Sayın Ali BABACAN Siz ve diğer parti liderleri de çok iyi biliyorsunuz ki, Türkiye nin önündeki en büyük sorun siyasi partiler kanunundaki çarpıklıktır. Konuşurken çok güzel konuşuyorsunuz, temel hak ve özgürlükler, basın özgürlüğü, adalet, vs. Türkiye Cumhuriyeti nin ana sorunu siyasete girmek isteyen DÜRÜST insanların, gerçekten ülke için adaletli davranan, hak yemeyen, milletini düşünen insanların ASLA VE DE ASLA YÖNETİM KADEMESİNE gelememesidir. Bunun yegane sebebi de siyasi partiler kanunundaki tek adamlık sultasının, parti liderleri tarafından vazgeçilemez oluşundandır. Sizi takdir ediyoruz, fakat bu ülkeyi siz bile bu yönetim anlayışıyla kurtaramazsınız. Siyasi partilerin üyeleri ve kurucuları rant elde etmek yerine, ülkesini düşünen insanlar olmadığı sürece ki "bu siyasi partiler kanunu değişmeden olmaz" mümkün değildir.
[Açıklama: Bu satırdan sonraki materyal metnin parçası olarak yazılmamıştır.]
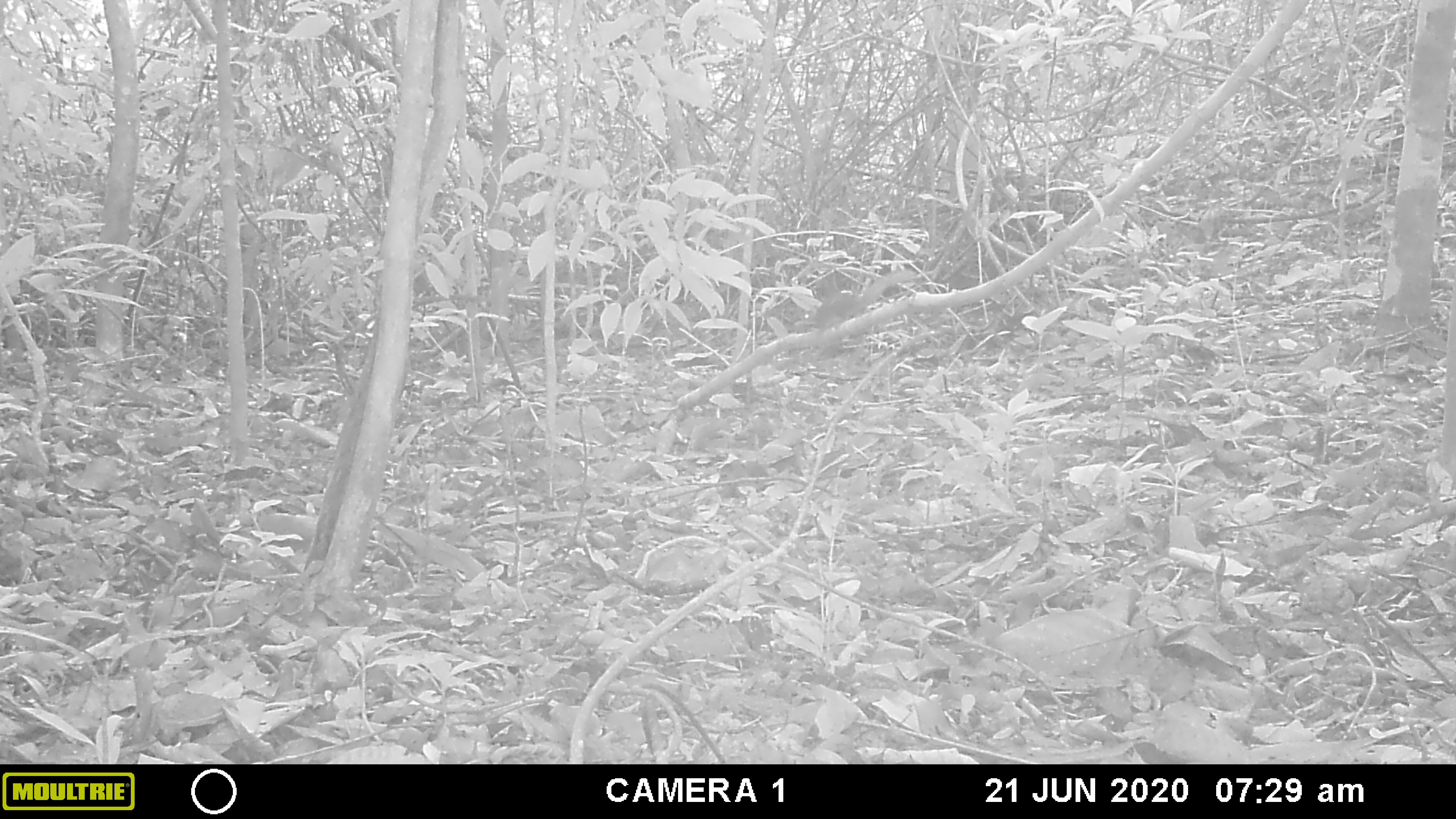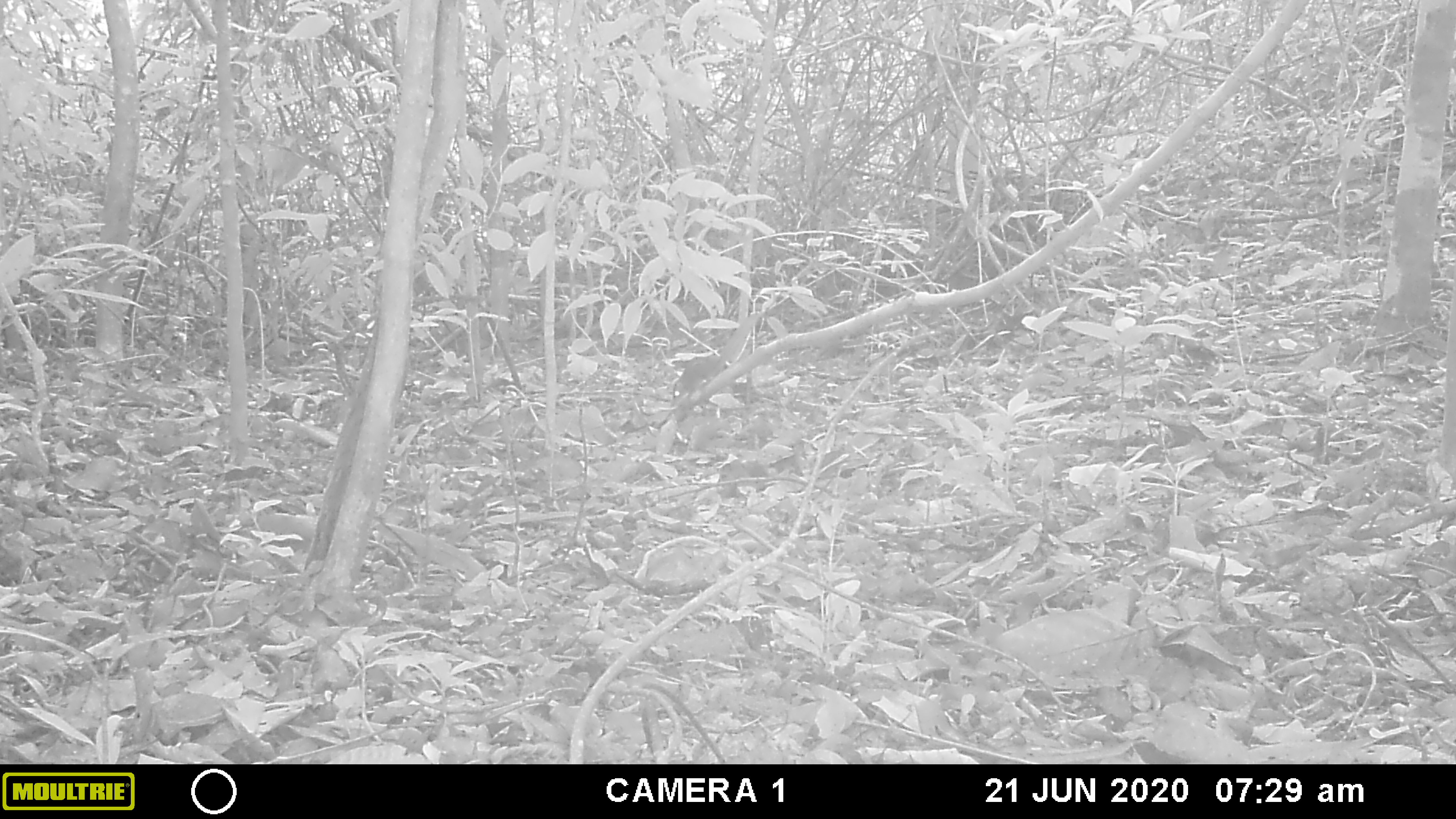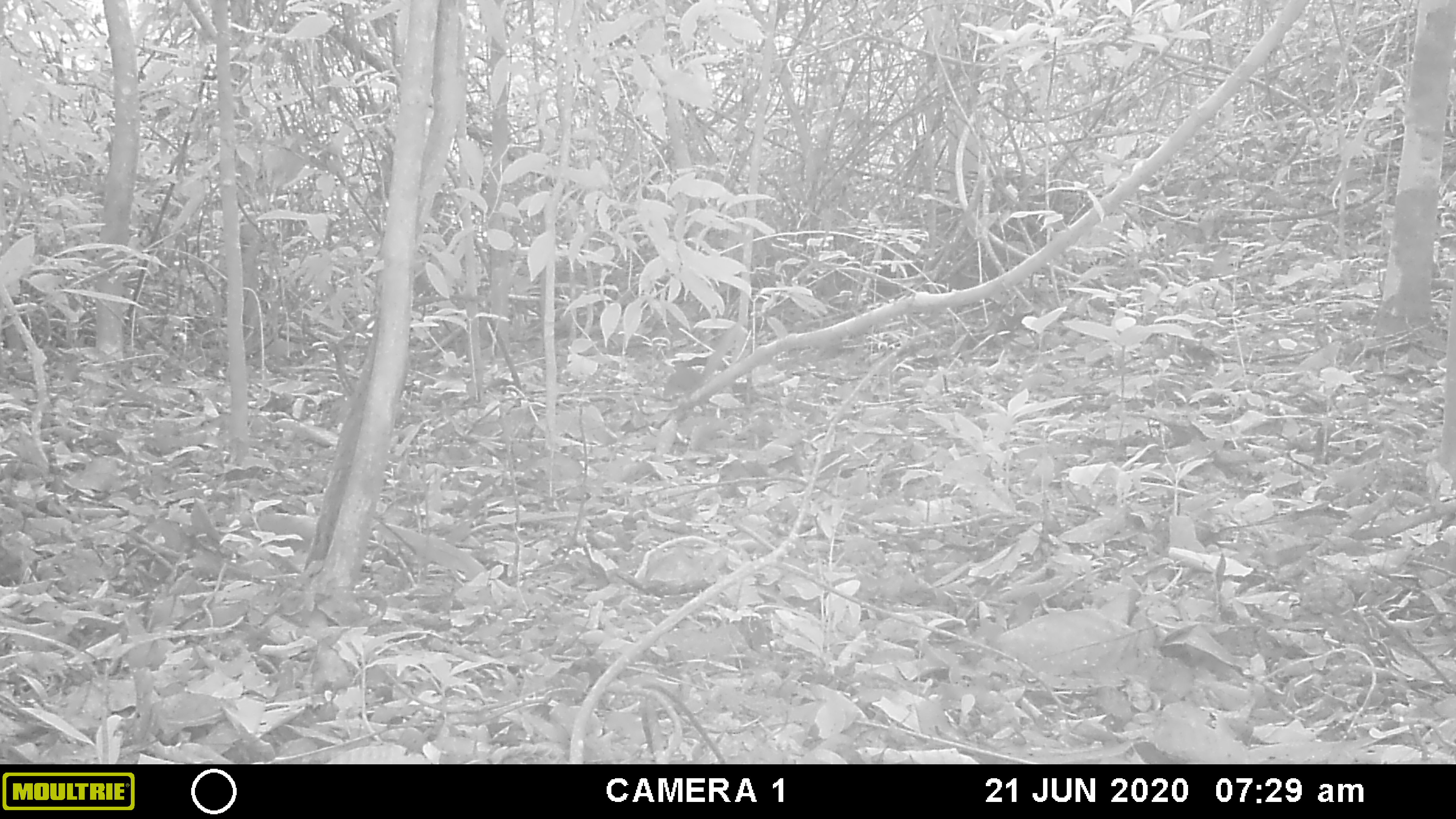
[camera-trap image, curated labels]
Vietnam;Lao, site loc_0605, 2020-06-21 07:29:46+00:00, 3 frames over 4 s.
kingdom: Animalia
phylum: Chordata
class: Mammalia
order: Scandentia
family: Tupaiidae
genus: Tupaia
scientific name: Tupaia belangeri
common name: northern treeshrew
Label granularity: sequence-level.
Maalesef bu kanun demokrasi kriterlerine uydurulmadığı sürece, HALKTAN KOPUK, rantiye siyaseti asla bitmeyecektir. Samimiyetinize ve dürüstlüğünüze inanmak istiyoruz. Saygılar.

17.11.2020 / 18:18

1
Kaan Karagöz Kocaeli , Yönetici

Parlamenter sistemi benimsemek, yargı gücünün sürekli mekanizmada olmasını sağlamak, günümüz Türkiye'sinin ihtiyacıdır. Artık siyasi mevcudiyet yarışının gayesi güdülmelidir. Bu konuda politikanız elzem bir çırpınıştır. Diğer yandan hayal edilen ''akıllı siyasetçiler'' topluluğuna evirilebileceğinizi düşünmekteyim. Ne dava, ne taraf, ne de kuru slogan! Fakat bilinçsiz muhalefet gruplarıyla ufakta olsa demeçler vermeye başlamışsınız. İnşallah ilerde kazansanız da kaybetseniz de sizlere yakıştıramadığım oluşumlara, propagandalara dahil olmazsınız. Yolunuz bahtınız açık olsun.